_THE TASK_:
Print the lines exactly. Start at the first line of the material below, end with the line that contains "Never Bite Into Place", and skip all pictures.

_AVAILABLE DATA_:
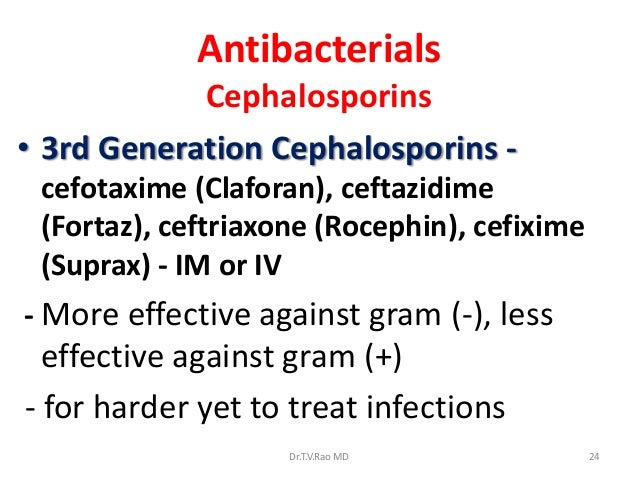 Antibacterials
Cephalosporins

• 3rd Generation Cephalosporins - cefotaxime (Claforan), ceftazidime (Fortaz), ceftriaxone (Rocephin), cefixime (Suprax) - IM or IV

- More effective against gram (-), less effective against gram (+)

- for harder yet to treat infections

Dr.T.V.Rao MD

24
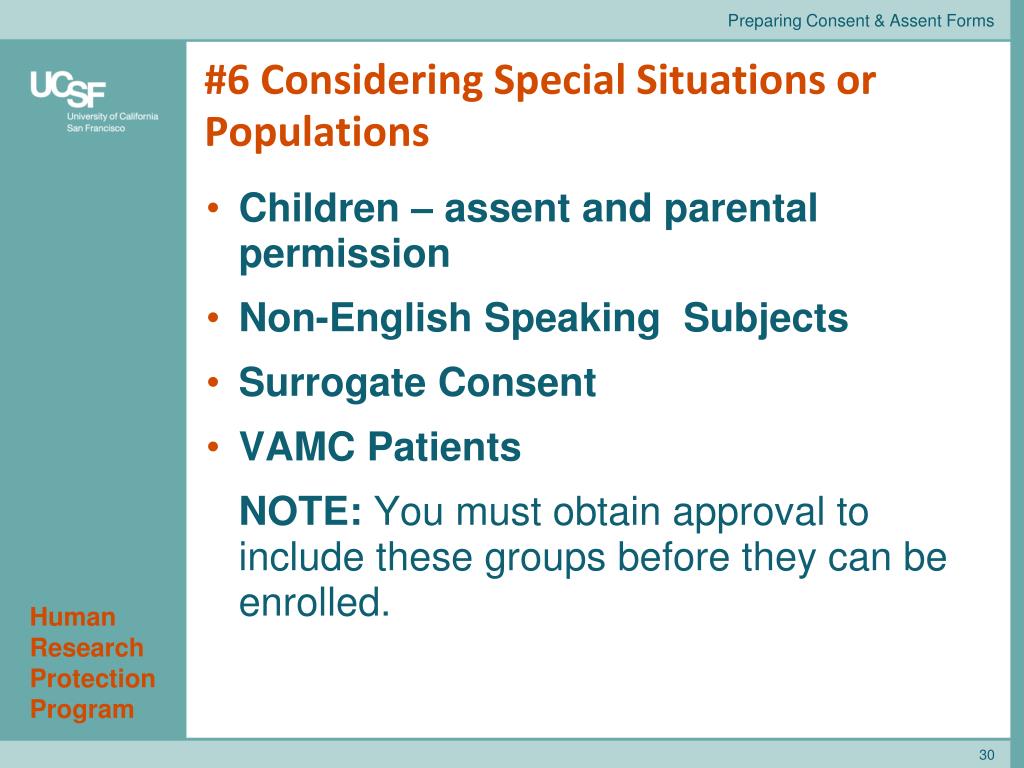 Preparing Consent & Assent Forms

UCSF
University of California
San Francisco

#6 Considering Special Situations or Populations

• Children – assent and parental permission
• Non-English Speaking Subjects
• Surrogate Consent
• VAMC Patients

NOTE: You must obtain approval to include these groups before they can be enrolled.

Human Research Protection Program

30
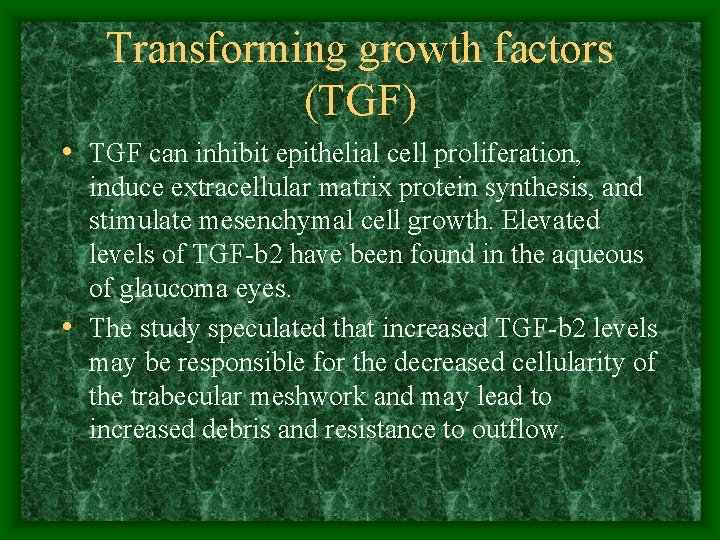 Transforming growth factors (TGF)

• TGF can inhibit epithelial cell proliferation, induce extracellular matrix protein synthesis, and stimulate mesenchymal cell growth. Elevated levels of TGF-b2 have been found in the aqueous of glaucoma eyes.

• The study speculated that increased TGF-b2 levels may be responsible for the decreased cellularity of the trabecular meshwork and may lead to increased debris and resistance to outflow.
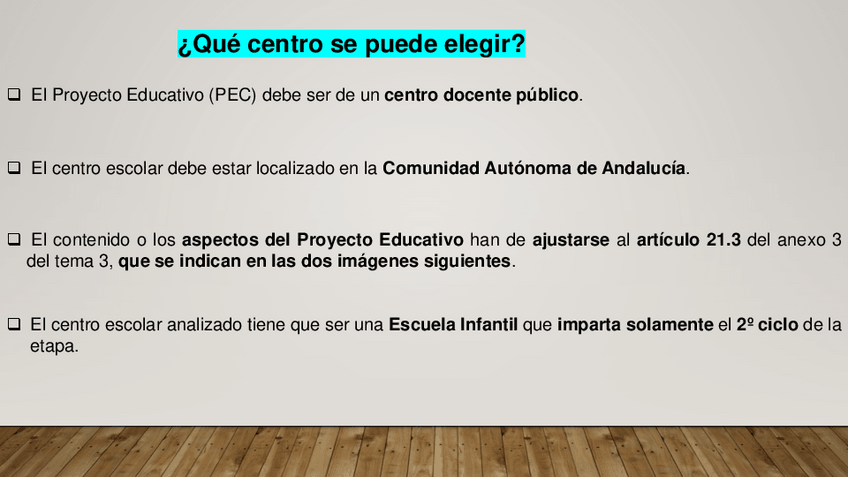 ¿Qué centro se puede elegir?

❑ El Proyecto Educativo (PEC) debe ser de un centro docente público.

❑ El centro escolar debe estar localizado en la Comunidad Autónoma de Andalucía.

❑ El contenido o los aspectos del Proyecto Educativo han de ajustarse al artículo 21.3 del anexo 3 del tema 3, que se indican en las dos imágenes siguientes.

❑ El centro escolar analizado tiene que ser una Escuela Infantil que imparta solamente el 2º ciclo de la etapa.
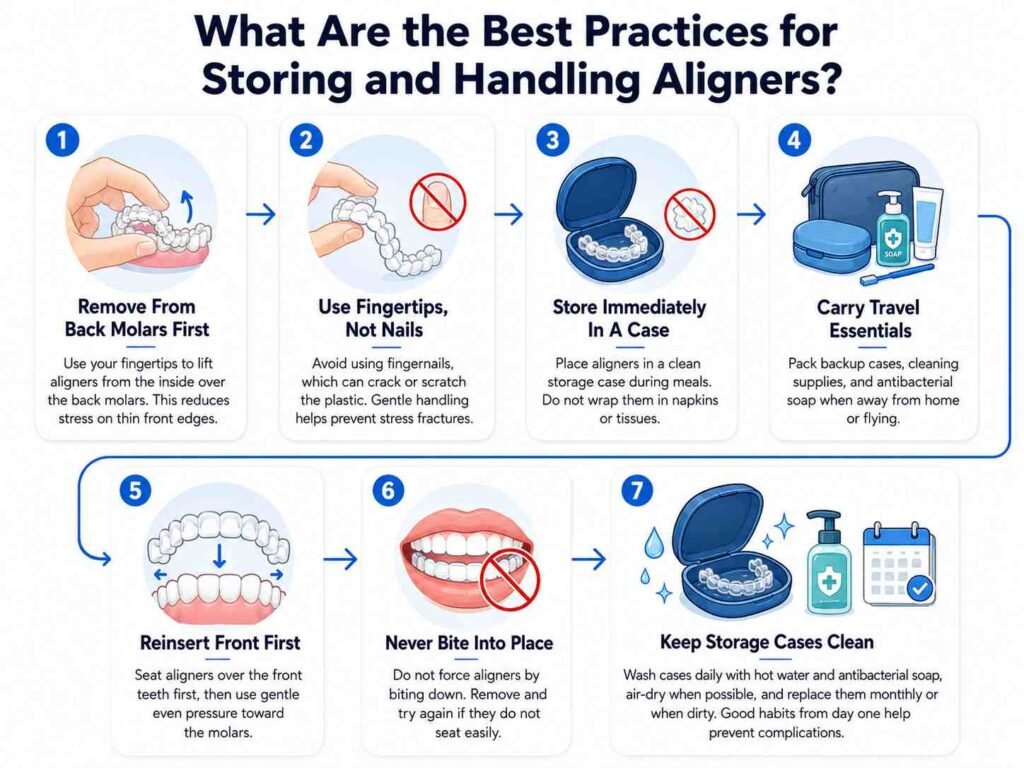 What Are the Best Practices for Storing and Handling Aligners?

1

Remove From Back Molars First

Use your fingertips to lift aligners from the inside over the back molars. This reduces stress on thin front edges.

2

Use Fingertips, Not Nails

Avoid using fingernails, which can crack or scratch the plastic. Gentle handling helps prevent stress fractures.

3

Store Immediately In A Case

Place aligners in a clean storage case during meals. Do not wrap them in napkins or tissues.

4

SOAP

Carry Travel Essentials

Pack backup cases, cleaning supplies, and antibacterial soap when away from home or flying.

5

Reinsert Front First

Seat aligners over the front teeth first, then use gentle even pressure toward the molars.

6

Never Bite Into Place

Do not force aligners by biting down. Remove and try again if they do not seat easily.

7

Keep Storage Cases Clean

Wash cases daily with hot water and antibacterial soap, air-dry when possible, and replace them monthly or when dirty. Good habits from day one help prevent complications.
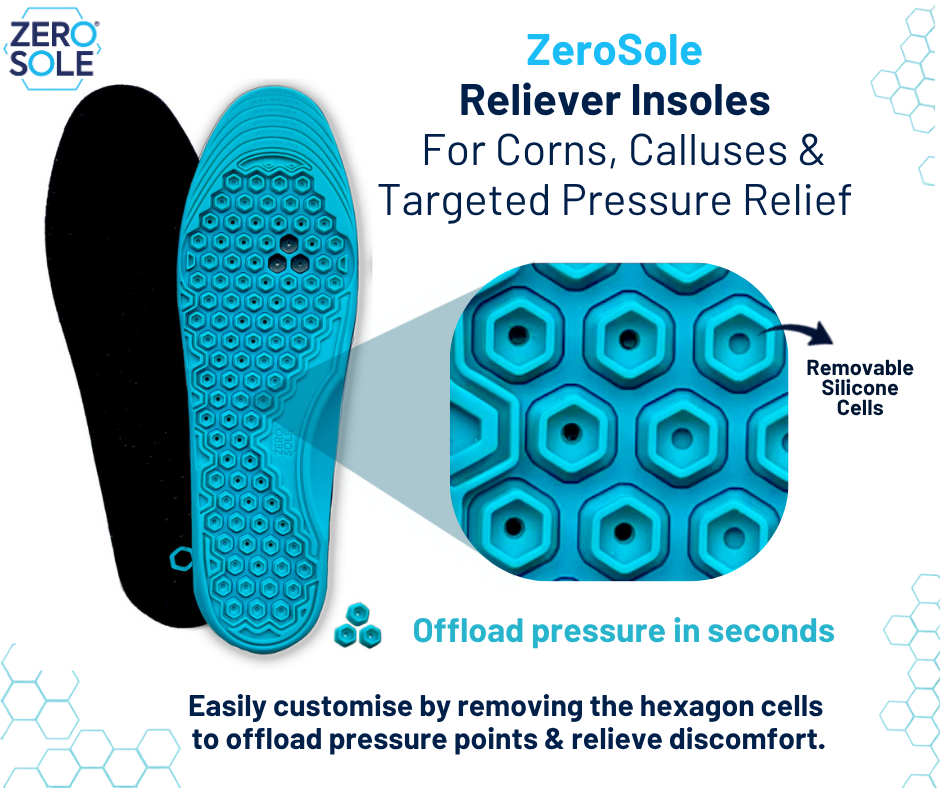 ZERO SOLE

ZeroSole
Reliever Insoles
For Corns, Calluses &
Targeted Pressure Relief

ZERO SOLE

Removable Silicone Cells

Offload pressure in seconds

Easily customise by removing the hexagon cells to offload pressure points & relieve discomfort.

_WRITTEN REPLY_:
 Antibacterials
Cephalosporins

• 3rd Generation Cephalosporins - cefotaxime (Claforan), ceftazidime (Fortaz), ceftriaxone (Rocephin), cefixime (Suprax) - IM or IV

- More effective against gram (-), less effective against gram (+)

- for harder yet to treat infections

Dr.T.V.Rao MD

24
 Preparing Consent & Assent Forms

UCSF
University of California
San Francisco

#6 Considering Special Situations or Populations

• Children – assent and parental permission
• Non-English Speaking Subjects
• Surrogate Consent
• VAMC Patients

NOTE: You must obtain approval to include these groups before they can be enrolled.

Human Research Protection Program

30
 Transforming growth factors (TGF)

• TGF can inhibit epithelial cell proliferation, induce extracellular matrix protein synthesis, and stimulate mesenchymal cell growth. Elevated levels of TGF-b2 have been found in the aqueous of glaucoma eyes.

• The study speculated that increased TGF-b2 levels may be responsible for the decreased cellularity of the trabecular meshwork and may lead to increased debris and resistance to outflow.
 ¿Qué centro se puede elegir?

❑ El Proyecto Educativo (PEC) debe ser de un centro docente público.

❑ El centro escolar debe estar localizado en la Comunidad Autónoma de Andalucía.

❑ El contenido o los aspectos del Proyecto Educativo han de ajustarse al artículo 21.3 del anexo 3 del tema 3, que se indican en las dos imágenes siguientes.

❑ El centro escolar analizado tiene que ser una Escuela Infantil que imparta solamente el 2º ciclo de la etapa.
 What Are the Best Practices for Storing and Handling Aligners?

1

Remove From Back Molars First

Use your fingertips to lift aligners from the inside over the back molars. This reduces stress on thin front edges.

2

Use Fingertips, Not Nails

Avoid using fingernails, which can crack or scratch the plastic. Gentle handling helps prevent stress fractures.

3

Store Immediately In A Case

Place aligners in a clean storage case during meals. Do not wrap them in napkins or tissues.

4

SOAP

Carry Travel Essentials

Pack backup cases, cleaning supplies, and antibacterial soap when away from home or flying.

5

Reinsert Front First

Seat aligners over the front teeth first, then use gentle even pressure toward the molars.

6

Never Bite Into Place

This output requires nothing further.